Widdershins:

(sometimes withershins, widershins or widderschynnes) means to take a course opposite that of the sun, going counterclock-wise, lefthandwise, or to circle an object, by always keeping it on the left. It also means "in a direction opposite to the usual," which is how I choose to take it in using it as the title of this blog. We're all in the same world finding our own way.

Tuesday, February 15, 2011

February 14, 2011

My day started at about 9am, though in all reality it began yesterday as I ran around town preparing for the day to come.

Chocolate. Hundreds of small kisses taped to pieces of paper declaring that the reciever is loved. I handed them out, smiling and dancing, a veritable whirlwind of positive energy. "Valentines," the word lost its meaning to me when I realized that we barely know anything about St. Valentine. I called them "Dinosaur Rememberance Day" chocolates, the terrible lizards substituting for the consumerist conglomerate of hearts and flowers.

People laughed, but I think they were secretly terrified. There's an instinctual level of our brains hardwired to fear even prehistoric threats to our safety. I shouldn't be frightening people, but unsatisfied, I continue with my haunting reminders.


A crowd, mostly in red, gathers around a view of the sky.

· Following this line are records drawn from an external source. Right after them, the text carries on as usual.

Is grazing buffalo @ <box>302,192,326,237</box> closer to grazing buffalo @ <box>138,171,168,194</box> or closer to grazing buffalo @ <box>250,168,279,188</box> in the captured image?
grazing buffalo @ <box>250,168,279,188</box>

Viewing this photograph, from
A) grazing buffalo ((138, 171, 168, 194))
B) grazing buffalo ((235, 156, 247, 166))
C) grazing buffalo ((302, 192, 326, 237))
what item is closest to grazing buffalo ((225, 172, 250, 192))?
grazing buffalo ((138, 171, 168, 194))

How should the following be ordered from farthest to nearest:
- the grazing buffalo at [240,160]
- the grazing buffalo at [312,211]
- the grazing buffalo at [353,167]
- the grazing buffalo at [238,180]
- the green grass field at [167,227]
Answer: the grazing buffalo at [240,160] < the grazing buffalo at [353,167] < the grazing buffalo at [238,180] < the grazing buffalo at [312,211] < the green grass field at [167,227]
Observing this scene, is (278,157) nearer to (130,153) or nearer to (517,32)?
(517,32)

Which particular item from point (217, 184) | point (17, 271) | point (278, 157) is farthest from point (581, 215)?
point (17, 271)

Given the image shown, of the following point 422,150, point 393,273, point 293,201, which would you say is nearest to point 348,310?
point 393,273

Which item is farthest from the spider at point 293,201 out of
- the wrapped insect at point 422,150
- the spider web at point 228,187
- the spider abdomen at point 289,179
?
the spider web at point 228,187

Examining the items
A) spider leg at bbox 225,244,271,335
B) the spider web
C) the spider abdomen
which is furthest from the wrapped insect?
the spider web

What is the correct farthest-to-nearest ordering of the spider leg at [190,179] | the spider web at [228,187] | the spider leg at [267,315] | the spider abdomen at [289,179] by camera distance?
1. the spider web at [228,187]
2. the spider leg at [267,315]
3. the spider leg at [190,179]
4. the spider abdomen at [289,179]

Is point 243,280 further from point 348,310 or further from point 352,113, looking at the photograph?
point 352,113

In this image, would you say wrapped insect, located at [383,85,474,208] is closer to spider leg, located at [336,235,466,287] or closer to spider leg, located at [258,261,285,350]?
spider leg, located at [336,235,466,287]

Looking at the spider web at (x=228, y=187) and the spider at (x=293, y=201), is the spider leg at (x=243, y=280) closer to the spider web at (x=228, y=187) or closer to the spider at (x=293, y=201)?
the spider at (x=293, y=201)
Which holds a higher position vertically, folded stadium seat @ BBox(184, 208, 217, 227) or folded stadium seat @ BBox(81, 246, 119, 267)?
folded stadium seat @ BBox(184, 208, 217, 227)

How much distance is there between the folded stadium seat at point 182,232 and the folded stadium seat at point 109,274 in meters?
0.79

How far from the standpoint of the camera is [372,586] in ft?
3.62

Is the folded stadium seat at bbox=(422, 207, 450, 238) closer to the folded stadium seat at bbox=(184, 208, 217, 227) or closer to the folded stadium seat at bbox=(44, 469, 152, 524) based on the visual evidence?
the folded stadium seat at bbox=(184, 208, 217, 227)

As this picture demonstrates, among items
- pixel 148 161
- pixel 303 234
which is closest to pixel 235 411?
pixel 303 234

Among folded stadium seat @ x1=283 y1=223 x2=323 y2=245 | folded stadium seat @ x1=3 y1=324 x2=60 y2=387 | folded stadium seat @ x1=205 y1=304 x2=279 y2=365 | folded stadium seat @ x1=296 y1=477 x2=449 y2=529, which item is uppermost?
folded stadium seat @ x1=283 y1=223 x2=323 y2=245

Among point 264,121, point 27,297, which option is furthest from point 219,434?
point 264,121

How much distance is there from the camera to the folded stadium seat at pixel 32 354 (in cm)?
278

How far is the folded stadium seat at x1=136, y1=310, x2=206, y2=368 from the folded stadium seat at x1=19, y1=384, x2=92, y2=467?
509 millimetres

They dance with me, a wild, crazy dance that asks a question. What is love? There's something almost pagan about it to me. A flash flood of bodies brought on by the wind, by the rain, by the date. We converge from seemingly nowhere, cameras materializing out of the aether to capture us in this abandon. Four and a half minutes we are in solidarity. At the drop of a hat we disperse.

I find myself alone save this clinging February cold. So I embrace it, pull it toward me with a half step and a twirl, my arms flung high then low, convulsing in almost epileptic fury. I feel the eyes of passersby on me, but ignore them. I am not theirs. In this moment I belong to the music, I am another medium through which it expresses itself, my body possessed.

An eternity later I'm grounded again by the weight of a ticking clock, the music exorcised by the metronomic repetition of the face perpetually attached to the wall.

Brought back to reality, I find myself drawn once again down to the ROPs. The VU, my third home away from home, populated with dedicated, smiling bodies. We're slaves to the system seeking solace in each other as we attempt subversion, an infection of ideals put in stasis by the bureaucratic powers that remove our politico. Our opinions exist outside, but so long as we represent this space and act as agents of the organization.

So we left. Off hours of course, but mobilizing a small crowd and preparing the makings of a speech in under two hours we set out for the courthouse, intending to be denied an application for a marriage license. Two consenting, unrelated adults over the age of 18: check. Fifty-eight dollar application fee: check. Dressed nice: for me at least check. Camera crew to record expected refusal of application: check.

Our entourage captured the entire thing: me standing kind of thunderstruck with no room to get a word in edgewise as Outspoken statements fly. An article covering our activism appeared only to dematerialize with nary a word more.

We have to address the legislator, not the county auditor in order to change the laws concerning marriage of "same-sex" partnerships in Washington State.

Afterwards in the quiet of the drive home, I listened to the sounds of a broken stereo, its noise the music of rotating wheels and 30-40 mph velocities in a metal box. Dinner, fried rice that I carried with me all day, back in the ROPs as I finished my office hours.

The next few hours escape my memory, the word spelled correctly but somehow looking wrong (a trick perhaps of the liminal gods who rule my fate), though I know they existed online. Was I perhaps upstairs, in my usual perch overlooking the lobby? No, I joined a Cirque down in the Underground Coffeehouse. The name has always bugged me. The building is built into the side of a hill, there is no underground to be in.

He read House of Leaves, I among other things, started this post. Johnny Truant is a child, a child who dropped out of high school and has sex with pretty much every woman he meets, but he lacks passion. He talks about these many encounters in detail, but the details are dry, sanitized in their crassness. They have no meaning. Jesse laughs, winces at the deepening shadows.

Duty calls and I am off again, this time for a night of dancing, a night constituted of a chunky mixture of tomato and spices roiling around an open room for two hours. I sacrificed my vest to the gods of Latin rhythm, baptizing myself in sweat to be reborn. Salsero.

Home, I concluded with sent messages and open inboxes across many miles. Self-satisfied and a kind of happy. Something about this day felt right.

The tip of my right, index finger is numb from accidentally getting slammed in a door on Sunday.

1 comment:

Kacie said...

I would like to see this so-called video!